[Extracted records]
• • • •
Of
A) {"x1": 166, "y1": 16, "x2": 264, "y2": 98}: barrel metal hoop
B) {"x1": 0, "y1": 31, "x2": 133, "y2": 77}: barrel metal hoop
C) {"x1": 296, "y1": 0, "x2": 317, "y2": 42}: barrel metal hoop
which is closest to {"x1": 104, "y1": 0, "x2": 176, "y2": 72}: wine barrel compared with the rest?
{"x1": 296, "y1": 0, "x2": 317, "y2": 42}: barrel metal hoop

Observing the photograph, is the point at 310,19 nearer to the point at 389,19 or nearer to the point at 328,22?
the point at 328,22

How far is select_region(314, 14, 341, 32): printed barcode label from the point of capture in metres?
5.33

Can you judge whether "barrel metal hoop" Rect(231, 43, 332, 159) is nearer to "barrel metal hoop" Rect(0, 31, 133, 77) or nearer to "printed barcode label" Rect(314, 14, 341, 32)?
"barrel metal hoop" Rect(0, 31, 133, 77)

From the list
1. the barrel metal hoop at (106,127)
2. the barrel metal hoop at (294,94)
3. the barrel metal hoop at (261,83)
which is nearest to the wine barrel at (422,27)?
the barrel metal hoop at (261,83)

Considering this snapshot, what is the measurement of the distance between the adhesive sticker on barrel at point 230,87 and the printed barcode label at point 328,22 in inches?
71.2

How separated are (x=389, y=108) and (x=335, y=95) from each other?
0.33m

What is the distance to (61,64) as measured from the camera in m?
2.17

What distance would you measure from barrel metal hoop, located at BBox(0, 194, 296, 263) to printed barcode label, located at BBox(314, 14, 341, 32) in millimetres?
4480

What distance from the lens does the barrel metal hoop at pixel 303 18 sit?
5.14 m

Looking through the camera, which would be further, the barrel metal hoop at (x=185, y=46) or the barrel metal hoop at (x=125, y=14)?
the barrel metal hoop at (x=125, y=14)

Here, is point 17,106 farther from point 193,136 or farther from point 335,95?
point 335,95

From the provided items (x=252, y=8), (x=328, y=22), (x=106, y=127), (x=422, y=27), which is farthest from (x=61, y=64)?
• • • •
→ **EXERCISE DIRECTIONS**
Include both ends. Return the line holding "Observing the photograph, is" and all lines after it in the records above, exactly as written.

→ **TASK ANSWER**
Observing the photograph, is the point at 310,19 nearer to the point at 389,19 or nearer to the point at 328,22?
the point at 328,22

How far is select_region(314, 14, 341, 32): printed barcode label from the point of capture in metres?
5.33

Can you judge whether "barrel metal hoop" Rect(231, 43, 332, 159) is nearer to "barrel metal hoop" Rect(0, 31, 133, 77) or nearer to "printed barcode label" Rect(314, 14, 341, 32)?
"barrel metal hoop" Rect(0, 31, 133, 77)

From the list
1. the barrel metal hoop at (106,127)
2. the barrel metal hoop at (294,94)
3. the barrel metal hoop at (261,83)
which is nearest to the wine barrel at (422,27)?
the barrel metal hoop at (261,83)

Considering this snapshot, what is the measurement of the distance between the adhesive sticker on barrel at point 230,87 and the printed barcode label at point 328,22 in inches?
71.2

How separated are (x=389, y=108) and (x=335, y=95) from each other?
0.33m

What is the distance to (61,64) as measured from the camera in m?
2.17

What distance would you measure from barrel metal hoop, located at BBox(0, 194, 296, 263) to printed barcode label, located at BBox(314, 14, 341, 32) in millimetres?
4480

What distance from the lens does the barrel metal hoop at pixel 303 18 sit?
5.14 m

Looking through the camera, which would be further, the barrel metal hoop at (x=185, y=46) or the barrel metal hoop at (x=125, y=14)?
the barrel metal hoop at (x=125, y=14)

Here, is point 17,106 farther from point 193,136 or farther from point 335,95?
point 335,95

From the provided items (x=252, y=8), (x=328, y=22), (x=106, y=127), (x=422, y=27), which is farthest from (x=61, y=64)?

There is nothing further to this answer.